#### Information supplied ####

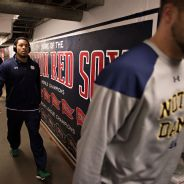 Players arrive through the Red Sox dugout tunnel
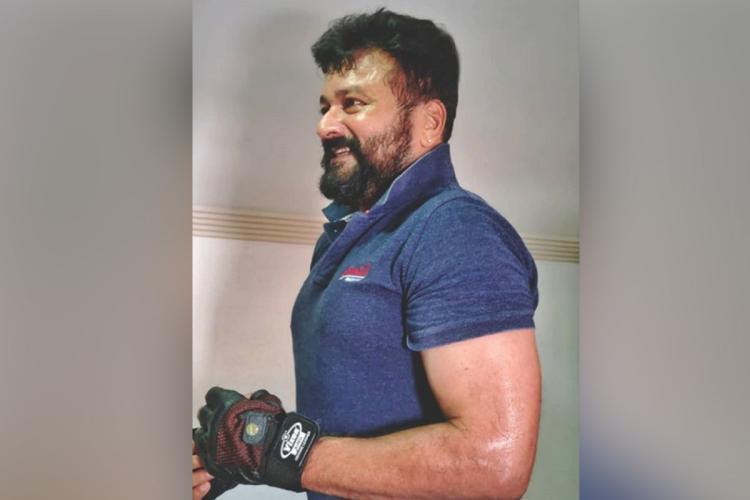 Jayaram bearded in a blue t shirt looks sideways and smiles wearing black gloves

####
#### Information supplied ####

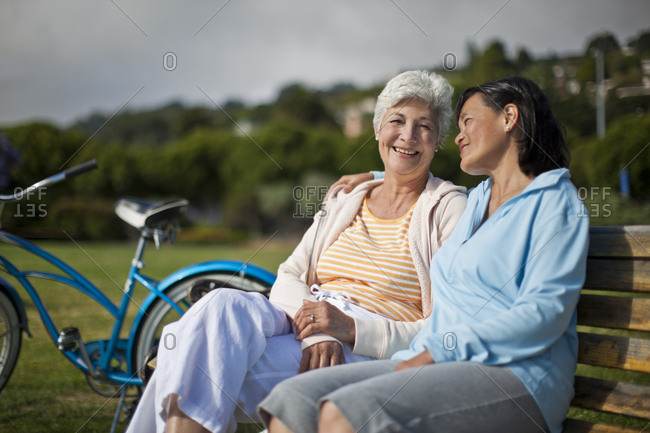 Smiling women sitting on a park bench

####

• Work request:
Write down exactly what the lines above say, from the line holding "Players arrive through" through the line holding "Jayaram bearded in", and nothing more. Do not copy the pictures.

• Task answer:
 Players arrive through the Red Sox dugout tunnel
 Jayaram bearded in a blue t shirt looks sideways and smiles wearing black gloves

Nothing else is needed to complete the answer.